*** 阅读文本 ***

算法： 深度优先搜索（DFS）+ 三色标记法

def _is_dag(self, component: Set[str]) -> bool:
    """检查连通分量是否为 DAG（无环）"""
    # 三色标记：0=未访问, 1=正在访问, 2=已访问完成
    status = {node_id: 0 for node_id in component}
    
    def dfs(node_id):
        status[node_id] = 1  # 正在访问
        
        for neighbor in self.graph[node_id]:
            if neighbor in component:
                if status[neighbor] == 0:  # 未访问
                    if not dfs(neighbor):
                        return False
                elif status[neighbor] == 1:  # 回边，有环
                    return False
        
        status[node_id] = 2  # 访问完成
        return True
    
    for node_id in component:
        if status[node_id] == 0:
            if not dfs(node_id):
                return False
    
    return True

Entry Nodes 识别

def _find_entry_nodes(self, component: Set[str]) -> List[str]:
    """
    找出连通分量的入口节点（没有入边的节点）
    
    Returns:
        入口节点 ID 列表
    """
    # 找出所有有入边的节点
    nodes_with_incoming = set()
    for source in component:
        for target in self.graph[source]:
            if target in component:
                nodes_with_incoming.add(target)
    
    # 入口节点 = 所有节点 - 有入边的节点
    entry_nodes = component - nodes_with_incoming
    return list(entry_nodes)

结构分析结果

def analyze_flow(self) -> Dict[str, Any]:
    """分析 Flow 结构"""
    components = self._find_connected_components()
    
    result = {
        "component_count": len(components),
        "components": {}
    }
    
    for i, component in enumerate(components):
        if self._is_dag(component):
            entry_nodes = self._find_entry_nodes(component)
            result["components"][str(i)] = {
                "nodes": list(component),
                "entry_nodes": entry_nodes,
                "node_count": len(component),
                "is_dag": True
            }
        else:
            result["components"][str(i)] = {
                "nodes": list(component),
                "is_dag": False,
                "error": "Contains cycle"
            }
    
    return result

示例结果：

{
  "component_count": 2,
  "components": {
    "0": {
      "nodes": ["node_A", "node_B", "node_C"],
      "entry_nodes": ["node_A"],
      "node_count": 3,
      "is_dag": true
    },
    "1": {
      "nodes": ["node_D", "node_E"],
      "entry_nodes": ["node_D"],
      "node_count": 2,
      "is_dag": true
    }
  }
}

周期调度

调度循环

async def _schedule_flow_execution(self, flow_id: str):
    """Flow 的周期性调度循环"""
    while True:
        try:
            # 1. 检查 Flow 状态
            flow_data = await self.redis.hgetall(f"flow:{flow_id}")
            if not flow_data or flow_data.get("status") != "running":
                logger.info("Flow %s is not running, stopping scheduler", flow_id)
                break
            
            # 2. 检查是否需要执行
            interval = int(json.loads(flow_data["config"]).get("interval", 60))
            next_execution = float(flow_data.get("next_execution", 0))
            current_time = time.time()

*** 所给数据 ***

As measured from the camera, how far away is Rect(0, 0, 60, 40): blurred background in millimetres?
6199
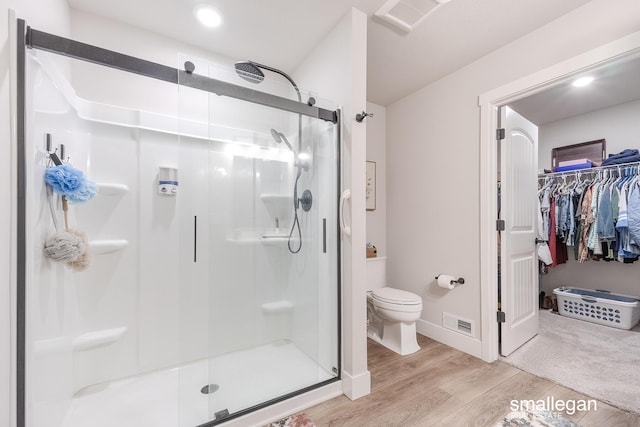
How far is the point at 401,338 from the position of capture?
2.24m

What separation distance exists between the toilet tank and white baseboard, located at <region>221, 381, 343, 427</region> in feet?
3.93

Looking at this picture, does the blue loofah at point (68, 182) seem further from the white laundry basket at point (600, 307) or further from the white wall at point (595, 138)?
the white wall at point (595, 138)

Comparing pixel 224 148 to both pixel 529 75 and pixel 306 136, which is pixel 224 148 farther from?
pixel 529 75

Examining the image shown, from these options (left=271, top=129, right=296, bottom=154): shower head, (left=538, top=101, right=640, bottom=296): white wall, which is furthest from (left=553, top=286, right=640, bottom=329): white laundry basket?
(left=271, top=129, right=296, bottom=154): shower head

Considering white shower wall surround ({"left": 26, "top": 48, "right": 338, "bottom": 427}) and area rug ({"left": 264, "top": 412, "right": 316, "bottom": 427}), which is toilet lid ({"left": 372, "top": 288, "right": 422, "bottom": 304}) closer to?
white shower wall surround ({"left": 26, "top": 48, "right": 338, "bottom": 427})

***

__练习任务 A__. 在这段 Flow 分析代码的三色标记中，状态值 1 代表什么？
__练习任务 B__. 请把这段 Flow 分析代码中从“def _find_entry_nodes(self, component: Set[str])”一直到“nodes_with_incoming = set()”的部分重新写出，并把其中的“入口节点”换成“起始节点”。
__练习任务 C__. 这段 Flow 分析代码在末尾停住了，请紧接着最后一行往下续写。

__参考答案 A__. 代表节点正在访问。

__参考答案 B__.
def _find_entry_nodes(self, component: Set[str]) -> List[str]:
    """
    找出连通分量的起始节点（没有入边的节点）
    
    Returns:
        起始节点 ID 列表
    """
    # 找出所有有入边的节点
    nodes_with_incoming = set()

__参考答案 C__.
            if current_time >= next_execution:
                # 3. 执行 Cycle
                current_cycle = int(flow_data.get("last_cycle", -1)) + 1
                
                await self.persist_log(
                    flow_id=flow_id,
                    cycle=current_cycle,
                    message=f"Starting cycle {current_cycle}",
                    log_level="INFO",
                    log_source="scheduler"
                )
                
                await self._execute_flow_cycle(flow_id, current_cycle)
                
                # 4. 更新下次执行时间
                if interval > 0:
                    next_execution = current_time + interval
                    await self.redis.hset(
                        f"flow:{flow_id}",
                        mapping={
                            "last_cycle": current_cycle,
                            "next_execution": next_execution
                        }
                    )
                else:
                    # interval=0，只执行一次
                    await self.redis.hset(f"flow:{flow_id}", "status", "completed")
                    break
            
            # 5. 等待下一次检查
            await asyncio.sleep(5)
            
        except Exception as e:
            logger.error("Error in flow scheduling: %s", str(e))
            await asyncio.sleep(10)

执行时机控制

Interval 值

行为

用途

执行一次后停止

一次性任务

每 60 秒执行一次

定时任务

300

每 5 分钟执行一次

周期监控

3600

每小时执行一次

定期报告

Cycle 执行

Cycle 执行流程

async def _execute_flow_cycle(self, flow_id: str, cycle: int):
    """执行单个 Cycle"""
    try:
        # 1. 获取 Flow 配置和结构
        flow_data = await self.redis.hgetall(f"flow:{flow_id}")
        flow_config = json.loads(flow_data["config"])
        flow_structure = json.loads(flow_data["structure"])
        
        # 2. 创建 Cycle 记录
        cycle_key = f"flow:{flow_id}:cycle:{cycle}"
        cycle_data = {
            "flow_id": flow_id,
            "cycle": str(cycle),
            "status": "running",
            "start_time": datetime.now().isoformat(),
            "end_time": ""
        }
        await self.redis.hset(cycle_key, mapping=cycle_data)
        
        # 3. 创建节点映射
        node_map = {node["id"]: node for node in flow_config["nodes"]}
        
        # 4. 注册所有节点到 Cycle
        nodes_key = f"flow:{flow_id}:cycle:{cycle}:nodes"
        for node_id in node_map.keys():
            await self.redis.sadd(nodes_key, node_id)
        
        # 5. 为每个连通分量创建执行任务
        components = flow_structure.get("components", {})
        execution_tasks = []
        
        for component_id, component_info in components.items():
            if component_info.get("is_dag"):
                task = asyncio.create_task(
                    self._execute_component(
                        flow_id, cycle, int(component_id),
                        component_info, node_map, flow_config
                    )
                )
                execution_tasks.append(task)
        
        # 6. 等待所有组件执行完成
        await asyncio.gather(*execution_tasks, return_exceptions=True)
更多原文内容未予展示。